Parties will be responsible for paying any individual consumer’s arbitration fees. If Party shall prevail on any claim that affords the prevailing Party’s attorneys’ fees, the arbitrator may award reasonable fees to you under the standards for fee shifting provided by law.
(c) Participant may elect to pursue your claim in small-claims court rather than arbitration if they provide Company with written notice of your intention to do so within 60 days of your purchase. The arbitration or small-claims court proceeding will be limited solely to the individual dispute or controversy.
(d) Participant agrees to an arbitration on an individual basis. In any dispute, NEITHER PARTICIPANT NOR COMPANY WILL BE ENTITLED TO JOIN OR CONSOLIDATE CLAIMS BY OR AGAINST OTHER CUSTOMERS IN COURT OR IN ARBITRATION OR OTHERWISE PARTICIPATE IN ANY CLAIM AS A CLASS REPRESENTATIVE, CLASS MEMBER OR IN A PRIVATE ATTORNEY GENERAL CAPACITY. The arbitral tribunal may not consolidate more than one person’s claims, and may not otherwise preside over any form of a representative or class proceeding. The arbitral tribunal has no power to consider the enforceability of this class arbitration waiver and any challenge to the class arbitration waiver may only be raised in a court of competent jurisdiction.]

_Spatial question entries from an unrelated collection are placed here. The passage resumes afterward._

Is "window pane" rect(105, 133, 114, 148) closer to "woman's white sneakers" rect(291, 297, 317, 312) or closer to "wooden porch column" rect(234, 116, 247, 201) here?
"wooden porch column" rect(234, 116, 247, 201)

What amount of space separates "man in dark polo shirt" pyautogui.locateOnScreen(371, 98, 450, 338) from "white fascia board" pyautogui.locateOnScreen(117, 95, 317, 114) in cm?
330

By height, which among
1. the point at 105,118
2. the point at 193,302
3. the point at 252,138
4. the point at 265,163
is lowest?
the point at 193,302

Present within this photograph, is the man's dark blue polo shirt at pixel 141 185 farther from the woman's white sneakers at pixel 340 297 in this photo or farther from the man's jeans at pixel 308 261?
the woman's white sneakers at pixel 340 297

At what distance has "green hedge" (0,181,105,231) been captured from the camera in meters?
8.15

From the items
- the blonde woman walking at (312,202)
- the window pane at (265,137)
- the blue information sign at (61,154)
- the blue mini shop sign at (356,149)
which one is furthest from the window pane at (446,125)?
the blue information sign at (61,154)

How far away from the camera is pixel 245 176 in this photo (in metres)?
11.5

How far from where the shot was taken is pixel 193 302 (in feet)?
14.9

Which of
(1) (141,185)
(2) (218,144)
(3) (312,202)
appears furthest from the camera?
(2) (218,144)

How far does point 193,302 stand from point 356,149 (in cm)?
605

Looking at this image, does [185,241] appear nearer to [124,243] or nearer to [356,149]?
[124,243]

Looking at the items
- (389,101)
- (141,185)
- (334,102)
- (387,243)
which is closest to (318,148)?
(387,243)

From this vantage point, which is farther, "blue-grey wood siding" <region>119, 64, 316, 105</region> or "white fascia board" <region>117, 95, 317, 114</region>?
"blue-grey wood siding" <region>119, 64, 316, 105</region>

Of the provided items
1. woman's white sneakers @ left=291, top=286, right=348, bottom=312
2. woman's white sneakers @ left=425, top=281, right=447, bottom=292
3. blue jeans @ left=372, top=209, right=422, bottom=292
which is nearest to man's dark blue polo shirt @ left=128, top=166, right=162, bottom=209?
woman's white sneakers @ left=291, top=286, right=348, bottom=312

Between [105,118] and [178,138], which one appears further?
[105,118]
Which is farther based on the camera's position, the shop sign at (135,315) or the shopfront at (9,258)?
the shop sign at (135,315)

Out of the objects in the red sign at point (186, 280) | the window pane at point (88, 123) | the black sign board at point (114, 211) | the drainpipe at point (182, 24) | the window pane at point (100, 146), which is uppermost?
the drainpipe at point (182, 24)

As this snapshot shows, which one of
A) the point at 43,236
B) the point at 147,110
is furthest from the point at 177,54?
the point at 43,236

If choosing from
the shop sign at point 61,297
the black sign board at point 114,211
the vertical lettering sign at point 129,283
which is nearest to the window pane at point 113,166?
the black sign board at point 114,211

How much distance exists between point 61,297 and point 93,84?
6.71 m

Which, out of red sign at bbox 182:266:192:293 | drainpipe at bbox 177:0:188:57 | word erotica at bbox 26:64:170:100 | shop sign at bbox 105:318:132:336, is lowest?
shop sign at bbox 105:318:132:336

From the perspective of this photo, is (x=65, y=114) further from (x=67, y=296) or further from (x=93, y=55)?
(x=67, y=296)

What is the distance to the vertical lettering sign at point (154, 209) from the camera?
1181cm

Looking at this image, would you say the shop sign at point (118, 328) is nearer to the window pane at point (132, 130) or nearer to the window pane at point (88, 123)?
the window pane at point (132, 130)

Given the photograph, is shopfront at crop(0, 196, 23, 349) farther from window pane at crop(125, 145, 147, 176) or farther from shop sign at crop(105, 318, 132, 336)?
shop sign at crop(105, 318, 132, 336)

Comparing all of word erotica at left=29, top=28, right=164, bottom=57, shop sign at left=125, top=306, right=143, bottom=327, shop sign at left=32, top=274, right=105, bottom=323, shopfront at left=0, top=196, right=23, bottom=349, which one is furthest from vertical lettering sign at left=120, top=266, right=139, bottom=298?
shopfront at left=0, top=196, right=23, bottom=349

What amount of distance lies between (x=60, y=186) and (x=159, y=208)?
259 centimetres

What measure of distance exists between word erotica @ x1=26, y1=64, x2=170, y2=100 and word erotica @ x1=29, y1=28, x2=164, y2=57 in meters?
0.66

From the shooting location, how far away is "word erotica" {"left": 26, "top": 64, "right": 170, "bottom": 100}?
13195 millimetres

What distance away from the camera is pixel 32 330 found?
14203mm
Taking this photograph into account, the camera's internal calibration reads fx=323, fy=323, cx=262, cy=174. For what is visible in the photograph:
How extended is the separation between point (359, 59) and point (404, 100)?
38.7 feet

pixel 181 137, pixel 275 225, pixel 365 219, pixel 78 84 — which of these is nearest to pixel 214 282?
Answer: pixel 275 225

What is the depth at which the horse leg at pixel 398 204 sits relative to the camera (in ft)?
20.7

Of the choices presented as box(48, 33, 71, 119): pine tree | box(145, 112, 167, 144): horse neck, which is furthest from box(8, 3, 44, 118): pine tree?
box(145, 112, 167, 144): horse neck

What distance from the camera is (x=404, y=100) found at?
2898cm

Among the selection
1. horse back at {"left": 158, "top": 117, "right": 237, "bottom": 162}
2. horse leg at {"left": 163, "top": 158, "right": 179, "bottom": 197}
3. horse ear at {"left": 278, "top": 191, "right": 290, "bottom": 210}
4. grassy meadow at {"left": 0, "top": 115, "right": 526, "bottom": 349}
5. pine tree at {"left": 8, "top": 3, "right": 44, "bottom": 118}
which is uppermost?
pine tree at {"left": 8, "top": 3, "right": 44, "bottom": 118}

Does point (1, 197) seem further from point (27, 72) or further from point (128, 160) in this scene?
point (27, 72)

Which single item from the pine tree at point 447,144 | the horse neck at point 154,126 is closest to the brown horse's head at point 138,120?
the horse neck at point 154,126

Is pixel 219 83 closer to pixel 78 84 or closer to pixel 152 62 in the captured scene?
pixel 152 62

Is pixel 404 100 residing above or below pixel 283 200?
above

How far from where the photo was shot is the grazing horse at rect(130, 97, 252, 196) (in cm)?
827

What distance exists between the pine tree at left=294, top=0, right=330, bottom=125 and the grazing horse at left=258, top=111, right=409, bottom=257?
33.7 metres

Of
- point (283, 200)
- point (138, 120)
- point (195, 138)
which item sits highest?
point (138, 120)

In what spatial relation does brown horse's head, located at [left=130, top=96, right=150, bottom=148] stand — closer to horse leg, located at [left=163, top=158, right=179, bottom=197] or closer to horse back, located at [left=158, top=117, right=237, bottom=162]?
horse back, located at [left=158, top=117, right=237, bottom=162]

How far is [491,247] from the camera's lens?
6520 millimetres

14. Severability. If any provision of this arbitration agreement is found unenforceable, the unenforceable provision will be severed and the remaining arbitration terms will be enforced
15. Entire Agreement; Waiver
This Agreement constitutes the entire agreement between Participant and the Company and supersedes all prior and contemporaneous agreements, representations, and understandings between the Parties. No waiver of any of the provisions of the Agreement by Company shall be deemed, or shall constitute, a waiver of any other provision, whether or not similar, nor shall any waiver constitute a continuing waiver. No waiver shall be binding unless executed in writing by Company.
16. Effect of Headings
The subject headings of the paragraphs of the Agreement are included for convenience only and shall not affect the construction or interpretation of any of its provisions.
If any term, provision, covenant, or condition of the Agreement is held by an arbitrator or court of competent jurisdiction to be invalid, void, or unenforceable, the rest of the Agreement shall remain in full force and effect and shall in no way be affected, impaired, or invalidated.
18. Acknowledgement of Terms. Member purchase and participation serve as an acknowledgment that they have read and understood this document and what it means with respect to their participation, as well as an agreement to the terms therein. Member warrants, represents, and agrees that they have the full power and authority to enter into this agreement; and have obtained all necessary permissions or licenses from any necessary individuals or organizations prior to the Member’s participation.